Spokesmen for two associations of pharmaceutical manufacturers on Thursday called the change unjustified. Mr. Gregg's action short-circuited the hearing process, which would allow for public debate about Columbia's request, said G. Thomas Long, legislative director for the National Pharmaceutical Alliance, an organization of generic-drug makers.

However, Michael M. Crow, executive vice provost at Columbia, said that Columbia was seeking the same benefit that makers of patented drugs already enjoy -- to extend patent protection for products whose commercialization has been delayed because of regulatory review. He said the university hoped to extend the patent, which expires in August, for an additional 18 months.

The university has collected royalties of 1 percent, or about $280-million, on sales totaling $28.3-billion since 1988, Mr. Crow said. Twenty percent of the royalties are given to four faculty members who invented the process, which is called "co-transformation."

Thirty-four companies have developed 14 drugs based on genetically engineered proteins using the manufacturing process. The products are used to treat breast cancer, hemophilia, multiple sclerosis, and several other conditions.

The statutory change sought by Columbia would amend a 1984 law, known as the Hatch-Waxman Act, that aided drug manufacturers. It gave makers of patented drugs extensions of up to five years on patents of new brand drugs. The extensions were meant to offset delays in the Food and Drug Administration's approval process that stymied the products' arrival on the market.

Columbia first patented the manufacturing process in 1983, and it licensed the patent nonexclusively to several manufacturers. But the companies did not win F.D.A. approval to begin marketing new pharmaceuticals developed using the process until about 1988, Mr. Crow said.

Columbia is seeking an extension based on the same F.D.A. formula that governs extensions for patented drugs. Mr. Crow estimates that the formula could allow the university an additional 18 months of longevity for its co-transformation patent.
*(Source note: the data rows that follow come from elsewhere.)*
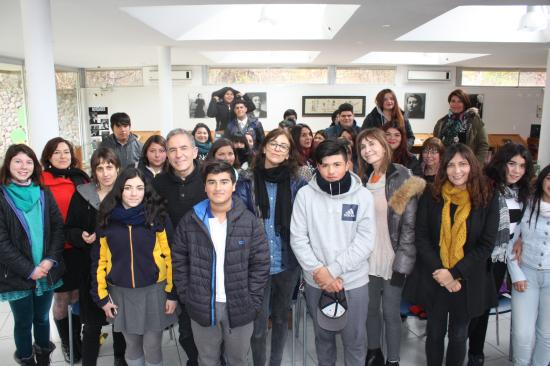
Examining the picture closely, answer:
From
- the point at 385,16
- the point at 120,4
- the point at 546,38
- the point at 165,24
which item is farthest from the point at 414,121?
the point at 120,4

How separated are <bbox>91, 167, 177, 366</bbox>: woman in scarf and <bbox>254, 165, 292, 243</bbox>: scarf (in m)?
0.58

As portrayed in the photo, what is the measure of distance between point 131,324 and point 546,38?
345 inches

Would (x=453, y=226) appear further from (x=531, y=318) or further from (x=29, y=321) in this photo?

Enter Mr. Gregg. Although Columbia was certainly aware of his alma mater -- he was in the Class of 1969 -- the university also requested Mr. Gregg's help because of his senior position in Congress's Republican leadership. The New York senators and congressman who represent Columbia are all Democrats, and thus lacked the same influence in the G.O.P.-controlled Congress, Mr. Crow said.

"We talk to everyone we can talk to" to advance the university's research mission, he said. Columbia reinvests all of its royalty income in its research activities, unlike corporations, which reap profits, he noted.
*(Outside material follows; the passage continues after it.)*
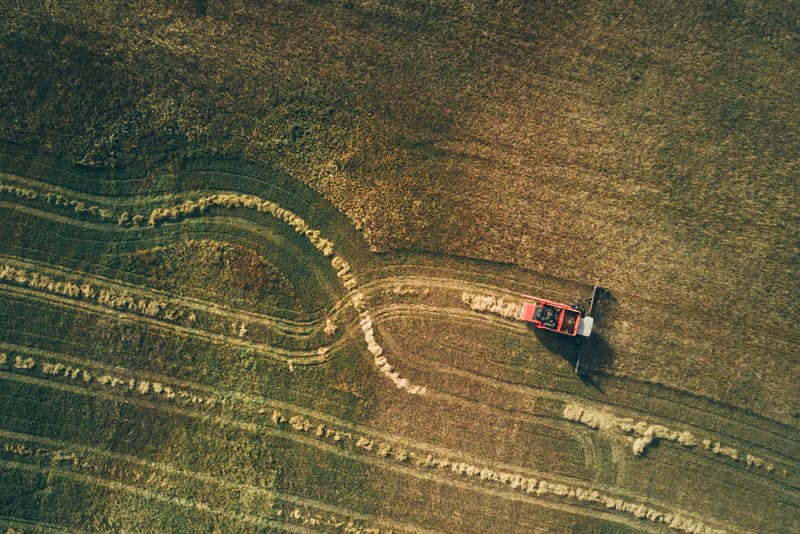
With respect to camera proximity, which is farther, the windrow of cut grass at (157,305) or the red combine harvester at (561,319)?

Before coming to Columbia in 1991, Mr. Crow was an administrator at Iowa State University, where he became renowned for his skill at securing Congressional support for that institution's research activities. Iowa State received millions of dollars in earmarks -- noncompetitively awarded funds provided for specific projects -- that were inserted into appropriations bills by members of Iowa's Congressional delegation.

Because Mr. Gregg did not include the change in a bill separate from the appropriations process, the proposal may not have the opportunity to go through the same scrutiny that surrounded the Hatch-Waxman Act, said Mr. Long of the National Pharmaceutical Alliance. Members of his group sell versions of name-brand pharmaceuticals at reduced rates, and thus oppose undue extensions of patents. Such extensions often translate into higher prices for consumers, he said.

Mr. Long also worried that the change would encourage makers of patented, name-brand drugs to ask members of Congress to include language extending patents on those products. Individual lawmakers have supported such requests in recent years, although the proposals have not passed the full Congress.

"This is the wrong way to go about introducing a concept that is more complex than it appears on its face," he said. "To be done correctly, this should be done in a full and public way."

Mr. Crow, however, views the proposed change as a "technical correction" of the Hatch-Waxman Act. He said the language does not raise broad policy questions that merit a full hearing. The proposed language was narrowly crafted to apply to Columbia's situation, he added. It does not mention Columbia by name, but applies only to nonprofit owners of patents similar to the university's.

Other universities have patents on manufacturing processes. But Louis P. Berneman, immediate past president of the Association of University Technology Managers, said he did not know how many institutions might benefit from the language sought by Columbia.

A spokesman for Mr. Gregg, Edmund M. Amorosi, said the senator viewed Columbia's request as justified and as a special case, in part because the patent will expire soon.